In February 2016 I lead a dedicated photographic expedition into the Weddell Sea in Antarctica. Our aim was to get as far south as possible into the Weddell Sea in search of giant tabular icebergs and vast Adelie Penguin colonies. We hoped we may even visit Snow Island if conditions permitted and find the small colony of Emperor Penguins that lives on the island (As it happened the ice conditions prevented us from getting to Snow Hill).
This was the first expedition I have lead that has ventured this far south into the Weddell Sea and it turned out to be a truly excellent experience. Antarctic Sound is well known for its giant tabular icebergs and it did not disappoint with some of the largest and most spectacular tabular icebergs I have ever had the pleasure to photograph. We were particularly fortunate early one morning (around 3am) to have superb light on the icebergs near the mouth of the sound. These magical moments are the real bread and butter of these expeditions. Standing on the deck of the ship photographing gigantic tabular icebergs in wonderful pre-dawn light is an experience that just stays with you forever.This expedition departed from Punta Arenas in South America. Punta Arenas has quickly become my preferred departure point for expeditions to Antarctica. The Chileans just seem to be much better organised with their airport timing than the Argentinians and everything seems to run like a well oiled machine. Although Chile also charges a reciprocity fee on entry for Australians (and Americans) it can at least be paid on arrival without having to pre-purchase.

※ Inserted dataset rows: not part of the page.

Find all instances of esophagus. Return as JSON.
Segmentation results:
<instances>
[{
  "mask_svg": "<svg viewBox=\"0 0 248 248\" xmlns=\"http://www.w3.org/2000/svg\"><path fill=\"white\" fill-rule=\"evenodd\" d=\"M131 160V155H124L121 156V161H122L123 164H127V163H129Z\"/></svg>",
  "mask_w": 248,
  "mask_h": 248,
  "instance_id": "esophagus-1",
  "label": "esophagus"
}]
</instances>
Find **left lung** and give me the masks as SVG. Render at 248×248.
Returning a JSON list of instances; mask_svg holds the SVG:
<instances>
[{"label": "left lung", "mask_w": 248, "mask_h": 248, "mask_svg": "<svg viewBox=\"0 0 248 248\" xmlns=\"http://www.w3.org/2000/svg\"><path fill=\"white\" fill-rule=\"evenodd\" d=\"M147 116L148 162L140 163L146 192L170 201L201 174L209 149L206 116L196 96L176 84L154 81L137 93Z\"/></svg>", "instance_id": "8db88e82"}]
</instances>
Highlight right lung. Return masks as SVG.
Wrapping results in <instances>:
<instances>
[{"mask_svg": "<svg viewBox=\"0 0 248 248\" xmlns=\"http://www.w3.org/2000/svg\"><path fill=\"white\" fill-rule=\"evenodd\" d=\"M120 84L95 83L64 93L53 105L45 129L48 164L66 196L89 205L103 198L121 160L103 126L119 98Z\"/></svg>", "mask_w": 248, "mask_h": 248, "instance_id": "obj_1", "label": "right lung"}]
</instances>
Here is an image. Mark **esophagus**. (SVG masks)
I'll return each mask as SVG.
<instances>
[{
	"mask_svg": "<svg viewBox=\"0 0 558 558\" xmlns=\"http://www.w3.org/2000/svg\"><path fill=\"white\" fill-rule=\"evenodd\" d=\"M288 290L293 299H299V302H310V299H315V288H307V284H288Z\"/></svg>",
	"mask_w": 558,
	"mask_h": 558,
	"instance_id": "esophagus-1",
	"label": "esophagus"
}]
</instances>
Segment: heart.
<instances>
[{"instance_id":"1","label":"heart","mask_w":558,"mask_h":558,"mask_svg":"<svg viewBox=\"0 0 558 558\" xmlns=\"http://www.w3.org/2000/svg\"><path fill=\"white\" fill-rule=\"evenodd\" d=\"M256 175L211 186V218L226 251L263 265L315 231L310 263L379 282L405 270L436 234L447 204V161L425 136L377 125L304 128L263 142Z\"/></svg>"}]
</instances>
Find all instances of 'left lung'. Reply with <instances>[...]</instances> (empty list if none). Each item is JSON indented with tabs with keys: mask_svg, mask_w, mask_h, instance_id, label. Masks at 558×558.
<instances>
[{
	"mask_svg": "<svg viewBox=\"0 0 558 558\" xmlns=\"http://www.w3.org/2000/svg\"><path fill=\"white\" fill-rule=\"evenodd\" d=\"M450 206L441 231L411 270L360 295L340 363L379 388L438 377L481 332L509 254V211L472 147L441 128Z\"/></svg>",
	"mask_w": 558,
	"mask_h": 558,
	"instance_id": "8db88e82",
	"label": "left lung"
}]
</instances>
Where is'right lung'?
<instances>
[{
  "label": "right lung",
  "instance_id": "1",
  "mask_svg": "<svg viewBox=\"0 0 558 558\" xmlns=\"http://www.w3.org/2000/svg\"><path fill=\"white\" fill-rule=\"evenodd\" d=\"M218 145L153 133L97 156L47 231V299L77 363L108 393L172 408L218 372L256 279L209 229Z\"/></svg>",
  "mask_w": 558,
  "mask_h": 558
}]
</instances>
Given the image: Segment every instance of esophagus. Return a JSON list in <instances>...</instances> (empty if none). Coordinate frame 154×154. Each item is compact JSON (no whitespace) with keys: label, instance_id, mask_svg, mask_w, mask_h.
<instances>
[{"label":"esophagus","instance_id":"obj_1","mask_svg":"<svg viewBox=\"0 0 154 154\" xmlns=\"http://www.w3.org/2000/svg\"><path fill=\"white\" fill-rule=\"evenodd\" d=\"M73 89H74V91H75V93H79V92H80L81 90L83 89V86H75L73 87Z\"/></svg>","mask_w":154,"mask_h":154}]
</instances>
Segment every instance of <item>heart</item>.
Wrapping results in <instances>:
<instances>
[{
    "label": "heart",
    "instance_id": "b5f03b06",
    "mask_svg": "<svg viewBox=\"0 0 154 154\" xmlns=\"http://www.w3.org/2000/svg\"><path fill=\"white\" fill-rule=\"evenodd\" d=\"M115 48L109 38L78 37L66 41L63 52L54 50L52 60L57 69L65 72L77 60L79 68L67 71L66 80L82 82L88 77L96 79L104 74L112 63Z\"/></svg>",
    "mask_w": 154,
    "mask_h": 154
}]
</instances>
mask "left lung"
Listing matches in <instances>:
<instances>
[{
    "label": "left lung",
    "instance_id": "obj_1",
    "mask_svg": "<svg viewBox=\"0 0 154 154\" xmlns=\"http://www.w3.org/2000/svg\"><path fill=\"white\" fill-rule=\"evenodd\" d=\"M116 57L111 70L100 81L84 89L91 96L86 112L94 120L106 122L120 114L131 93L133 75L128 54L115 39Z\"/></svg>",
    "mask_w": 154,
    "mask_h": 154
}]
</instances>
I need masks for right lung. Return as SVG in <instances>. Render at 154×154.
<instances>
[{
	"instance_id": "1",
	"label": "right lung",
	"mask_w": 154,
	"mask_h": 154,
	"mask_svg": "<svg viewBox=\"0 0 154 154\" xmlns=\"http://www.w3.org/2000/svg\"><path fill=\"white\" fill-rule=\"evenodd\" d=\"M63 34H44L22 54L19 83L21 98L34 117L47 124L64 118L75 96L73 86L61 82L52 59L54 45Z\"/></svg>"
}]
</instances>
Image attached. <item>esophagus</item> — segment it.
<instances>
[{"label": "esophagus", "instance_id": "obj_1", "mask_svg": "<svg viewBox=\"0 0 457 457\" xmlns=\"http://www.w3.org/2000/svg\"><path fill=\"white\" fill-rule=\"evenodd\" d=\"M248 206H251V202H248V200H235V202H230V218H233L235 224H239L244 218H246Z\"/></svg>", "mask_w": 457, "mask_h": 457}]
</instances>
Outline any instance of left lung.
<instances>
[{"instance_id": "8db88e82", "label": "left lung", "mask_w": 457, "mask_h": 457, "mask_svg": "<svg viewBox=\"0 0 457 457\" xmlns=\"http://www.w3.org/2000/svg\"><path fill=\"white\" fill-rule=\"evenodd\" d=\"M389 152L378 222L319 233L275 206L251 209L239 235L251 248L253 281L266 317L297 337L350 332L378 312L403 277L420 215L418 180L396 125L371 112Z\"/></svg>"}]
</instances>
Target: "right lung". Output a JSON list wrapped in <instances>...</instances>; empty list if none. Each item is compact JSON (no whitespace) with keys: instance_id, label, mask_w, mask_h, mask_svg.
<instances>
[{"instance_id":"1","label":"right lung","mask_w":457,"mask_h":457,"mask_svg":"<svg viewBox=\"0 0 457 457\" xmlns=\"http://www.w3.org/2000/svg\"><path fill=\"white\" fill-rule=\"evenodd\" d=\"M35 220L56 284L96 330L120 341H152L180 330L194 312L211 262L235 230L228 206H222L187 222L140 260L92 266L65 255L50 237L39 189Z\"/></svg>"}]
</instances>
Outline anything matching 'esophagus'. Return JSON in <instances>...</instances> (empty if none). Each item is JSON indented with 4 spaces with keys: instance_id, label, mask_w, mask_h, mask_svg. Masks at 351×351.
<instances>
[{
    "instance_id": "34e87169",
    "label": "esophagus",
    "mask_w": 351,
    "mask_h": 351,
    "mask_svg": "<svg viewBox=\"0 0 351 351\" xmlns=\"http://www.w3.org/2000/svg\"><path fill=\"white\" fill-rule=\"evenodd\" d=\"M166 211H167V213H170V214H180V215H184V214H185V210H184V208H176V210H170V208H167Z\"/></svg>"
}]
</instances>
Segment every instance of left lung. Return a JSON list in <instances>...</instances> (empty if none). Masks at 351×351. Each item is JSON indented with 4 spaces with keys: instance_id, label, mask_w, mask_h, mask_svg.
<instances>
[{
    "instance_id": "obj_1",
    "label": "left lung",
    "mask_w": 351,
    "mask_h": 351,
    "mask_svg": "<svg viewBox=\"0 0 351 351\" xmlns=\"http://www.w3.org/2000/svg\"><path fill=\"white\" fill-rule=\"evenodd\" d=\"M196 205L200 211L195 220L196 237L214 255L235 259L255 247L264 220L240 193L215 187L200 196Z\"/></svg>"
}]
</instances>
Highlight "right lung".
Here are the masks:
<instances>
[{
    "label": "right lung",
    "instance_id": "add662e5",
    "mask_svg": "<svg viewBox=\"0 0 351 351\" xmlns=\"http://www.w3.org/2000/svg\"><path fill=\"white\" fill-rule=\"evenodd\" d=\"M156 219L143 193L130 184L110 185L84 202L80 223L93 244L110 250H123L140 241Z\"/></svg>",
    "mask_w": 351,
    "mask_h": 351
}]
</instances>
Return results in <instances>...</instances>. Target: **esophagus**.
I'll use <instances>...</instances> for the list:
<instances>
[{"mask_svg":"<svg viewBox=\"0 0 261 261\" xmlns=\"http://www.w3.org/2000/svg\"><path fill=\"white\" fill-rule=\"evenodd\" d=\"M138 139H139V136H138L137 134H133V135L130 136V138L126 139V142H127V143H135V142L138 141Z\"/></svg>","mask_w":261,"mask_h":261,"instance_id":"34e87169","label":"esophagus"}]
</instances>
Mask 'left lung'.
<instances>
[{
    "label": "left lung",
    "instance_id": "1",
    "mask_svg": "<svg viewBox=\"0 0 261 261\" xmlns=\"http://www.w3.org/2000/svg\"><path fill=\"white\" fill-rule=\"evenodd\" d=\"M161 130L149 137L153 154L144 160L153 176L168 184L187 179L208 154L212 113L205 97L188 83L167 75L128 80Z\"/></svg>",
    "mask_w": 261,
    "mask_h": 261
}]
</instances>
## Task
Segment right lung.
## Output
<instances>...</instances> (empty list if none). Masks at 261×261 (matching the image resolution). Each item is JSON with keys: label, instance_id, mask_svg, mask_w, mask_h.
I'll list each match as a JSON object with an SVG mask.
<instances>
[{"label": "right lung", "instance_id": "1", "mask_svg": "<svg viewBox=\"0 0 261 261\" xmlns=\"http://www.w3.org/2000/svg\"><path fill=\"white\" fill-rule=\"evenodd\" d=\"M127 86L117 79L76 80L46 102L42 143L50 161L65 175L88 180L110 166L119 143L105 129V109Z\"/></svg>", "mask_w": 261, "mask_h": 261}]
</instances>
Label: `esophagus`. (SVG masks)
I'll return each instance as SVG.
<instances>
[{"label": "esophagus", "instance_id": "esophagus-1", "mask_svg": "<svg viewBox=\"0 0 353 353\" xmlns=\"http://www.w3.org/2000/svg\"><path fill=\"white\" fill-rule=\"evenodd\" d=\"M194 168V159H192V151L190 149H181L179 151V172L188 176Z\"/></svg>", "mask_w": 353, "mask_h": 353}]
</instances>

We did decide to delay our departure from port by a few hours due to the weather conditions on the drake passage (blowing in excess of 30 knots) which proved a wise decision and as a result our crossing was relatively mild. In the end the short delay was a boon as it placed us in a wonderful area for photography with great light.
By contrast to the Western side of the Antarctic peninsula, the rarely visited Eastern Side in the Weddell Sea offers a stark contrast that I find reminiscent of the landscapes found around Svalbard in the Arctic. The landscape on the more often visited western side of Antarctica predominantly consists of precipitous mountains with towering peaks of basalt, gigantic glaciers and rugged wild coastlines. By contrast, the eastern side is flatter, consisting of more rolling mountains with some areas free from snow and ice.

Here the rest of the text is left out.